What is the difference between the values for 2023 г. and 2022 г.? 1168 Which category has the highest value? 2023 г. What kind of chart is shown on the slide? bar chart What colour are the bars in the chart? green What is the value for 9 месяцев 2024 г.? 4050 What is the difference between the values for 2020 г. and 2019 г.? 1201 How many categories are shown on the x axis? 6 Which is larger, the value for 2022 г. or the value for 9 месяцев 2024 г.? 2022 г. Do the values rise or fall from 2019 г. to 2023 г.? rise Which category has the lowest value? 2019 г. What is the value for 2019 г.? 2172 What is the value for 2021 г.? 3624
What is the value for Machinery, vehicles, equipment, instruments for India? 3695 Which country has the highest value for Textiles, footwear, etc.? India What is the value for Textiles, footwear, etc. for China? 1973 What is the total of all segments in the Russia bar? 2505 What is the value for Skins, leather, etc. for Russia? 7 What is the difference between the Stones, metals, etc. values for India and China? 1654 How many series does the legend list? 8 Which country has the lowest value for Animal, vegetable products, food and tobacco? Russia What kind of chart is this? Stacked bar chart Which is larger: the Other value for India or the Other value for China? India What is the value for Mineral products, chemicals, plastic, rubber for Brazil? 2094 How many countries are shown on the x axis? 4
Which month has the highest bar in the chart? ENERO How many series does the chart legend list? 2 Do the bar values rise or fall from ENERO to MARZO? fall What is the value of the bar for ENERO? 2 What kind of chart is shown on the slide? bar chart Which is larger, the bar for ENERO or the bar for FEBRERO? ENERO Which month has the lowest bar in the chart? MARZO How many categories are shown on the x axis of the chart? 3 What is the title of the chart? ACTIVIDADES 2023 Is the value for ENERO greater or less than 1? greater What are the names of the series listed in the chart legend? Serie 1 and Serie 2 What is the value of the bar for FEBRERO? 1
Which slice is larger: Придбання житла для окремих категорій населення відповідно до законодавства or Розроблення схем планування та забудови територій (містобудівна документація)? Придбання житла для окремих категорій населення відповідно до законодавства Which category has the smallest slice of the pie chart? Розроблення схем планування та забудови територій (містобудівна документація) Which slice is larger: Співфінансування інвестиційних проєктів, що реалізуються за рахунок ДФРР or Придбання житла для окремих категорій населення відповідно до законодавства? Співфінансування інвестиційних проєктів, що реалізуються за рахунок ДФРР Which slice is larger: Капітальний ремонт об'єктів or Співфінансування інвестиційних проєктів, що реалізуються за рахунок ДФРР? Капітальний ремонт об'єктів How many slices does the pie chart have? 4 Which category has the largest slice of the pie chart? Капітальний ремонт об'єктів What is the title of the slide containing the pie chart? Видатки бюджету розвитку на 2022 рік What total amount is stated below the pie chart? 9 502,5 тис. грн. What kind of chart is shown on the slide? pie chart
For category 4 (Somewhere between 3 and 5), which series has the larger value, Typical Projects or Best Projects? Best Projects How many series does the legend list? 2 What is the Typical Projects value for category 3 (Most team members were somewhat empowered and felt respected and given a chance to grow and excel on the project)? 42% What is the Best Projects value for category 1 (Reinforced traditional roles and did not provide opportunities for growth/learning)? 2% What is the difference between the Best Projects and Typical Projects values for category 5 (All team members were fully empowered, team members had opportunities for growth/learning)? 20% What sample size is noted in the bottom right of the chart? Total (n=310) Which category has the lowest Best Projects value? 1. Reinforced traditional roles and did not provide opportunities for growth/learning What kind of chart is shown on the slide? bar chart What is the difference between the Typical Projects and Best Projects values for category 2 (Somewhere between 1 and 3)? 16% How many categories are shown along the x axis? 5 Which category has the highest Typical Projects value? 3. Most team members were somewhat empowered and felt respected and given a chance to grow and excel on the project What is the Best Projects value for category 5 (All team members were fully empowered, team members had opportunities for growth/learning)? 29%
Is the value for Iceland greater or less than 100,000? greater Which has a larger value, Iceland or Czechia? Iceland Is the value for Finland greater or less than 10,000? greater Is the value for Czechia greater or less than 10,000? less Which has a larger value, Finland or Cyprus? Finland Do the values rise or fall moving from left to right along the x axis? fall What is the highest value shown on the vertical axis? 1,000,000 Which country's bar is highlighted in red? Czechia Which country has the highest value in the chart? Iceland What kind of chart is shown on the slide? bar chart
§
▶ **Prompt**
Reproduce all of the material above line for line, with no changes.

▶ **Result of the task**
What is the difference between the values for 2023 г. and 2022 г.? 1168 Which category has the highest value? 2023 г. What kind of chart is shown on the slide? bar chart What colour are the bars in the chart? green What is the value for 9 месяцев 2024 г.? 4050 What is the difference between the values for 2020 г. and 2019 г.? 1201 How many categories are shown on the x axis? 6 Which is larger, the value for 2022 г. or the value for 9 месяцев 2024 г.? 2022 г. Do the values rise or fall from 2019 г. to 2023 г.? rise Which category has the lowest value? 2019 г. What is the value for 2019 г.? 2172 What is the value for 2021 г.? 3624
What is the value for Machinery, vehicles, equipment, instruments for India? 3695 Which country has the highest value for Textiles, footwear, etc.? India What is the value for Textiles, footwear, etc. for China? 1973 What is the total of all segments in the Russia bar? 2505 What is the value for Skins, leather, etc. for Russia? 7 What is the difference between the Stones, metals, etc. values for India and China? 1654 How many series does the legend list? 8 Which country has the lowest value for Animal, vegetable products, food and tobacco? Russia What kind of chart is this? Stacked bar chart Which is larger: the Other value for India or the Other value for China? India What is the value for Mineral products, chemicals, plastic, rubber for Brazil? 2094 How many countries are shown on the x axis? 4
Which month has the highest bar in the chart? ENERO How many series does the chart legend list? 2 Do the bar values rise or fall from ENERO to MARZO? fall What is the value of the bar for ENERO? 2 What kind of chart is shown on the slide? bar chart Which is larger, the bar for ENERO or the bar for FEBRERO? ENERO Which month has the lowest bar in the chart? MARZO How many categories are shown on the x axis of the chart? 3 What is the title of the chart? ACTIVIDADES 2023 Is the value for ENERO greater or less than 1? greater What are the names of the series listed in the chart legend? Serie 1 and Serie 2 What is the value of the bar for FEBRERO? 1
Which slice is larger: Придбання житла для окремих категорій населення відповідно до законодавства or Розроблення схем планування та забудови територій (містобудівна документація)? Придбання житла для окремих категорій населення відповідно до законодавства Which category has the smallest slice of the pie chart? Розроблення схем планування та забудови територій (містобудівна документація) Which slice is larger: Співфінансування інвестиційних проєктів, що реалізуються за рахунок ДФРР or Придбання житла для окремих категорій населення відповідно до законодавства? Співфінансування інвестиційних проєктів, що реалізуються за рахунок ДФРР Which slice is larger: Капітальний ремонт об'єктів or Співфінансування інвестиційних проєктів, що реалізуються за рахунок ДФРР? Капітальний ремонт об'єктів How many slices does the pie chart have? 4 Which category has the largest slice of the pie chart? Капітальний ремонт об'єктів What is the title of the slide containing the pie chart? Видатки бюджету розвитку на 2022 рік What total amount is stated below the pie chart? 9 502,5 тис. грн. What kind of chart is shown on the slide? pie chart
For category 4 (Somewhere between 3 and 5), which series has the larger value, Typical Projects or Best Projects? Best Projects How many series does the legend list? 2 What is the Typical Projects value for category 3 (Most team members were somewhat empowered and felt respected and given a chance to grow and excel on the project)? 42% What is the Best Projects value for category 1 (Reinforced traditional roles and did not provide opportunities for growth/learning)? 2% What is the difference between the Best Projects and Typical Projects values for category 5 (All team members were fully empowered, team members had opportunities for growth/learning)? 20% What sample size is noted in the bottom right of the chart? Total (n=310) Which category has the lowest Best Projects value? 1. Reinforced traditional roles and did not provide opportunities for growth/learning What kind of chart is shown on the slide? bar chart What is the difference between the Typical Projects and Best Projects values for category 2 (Somewhere between 1 and 3)? 16% How many categories are shown along the x axis? 5 Which category has the highest Typical Projects value? 3. Most team members were somewhat empowered and felt respected and given a chance to grow and excel on the project What is the Best Projects value for category 5 (All team members were fully empowered, team members had opportunities for growth/learning)? 29%
Is the value for Iceland greater or less than 100,000? greater Which has a larger value, Iceland or Czechia? Iceland Is the value for Finland greater or less than 10,000? greater Is the value for Czechia greater or less than 10,000? less Which has a larger value, Finland or Cyprus? Finland Do the values rise or fall moving from left to right along the x axis? fall What is the highest value shown on the vertical axis? 1,000,000 Which country's bar is highlighted in red? Czechia Which country has the highest value in the chart? Iceland What kind of chart is shown on the slide? bar chart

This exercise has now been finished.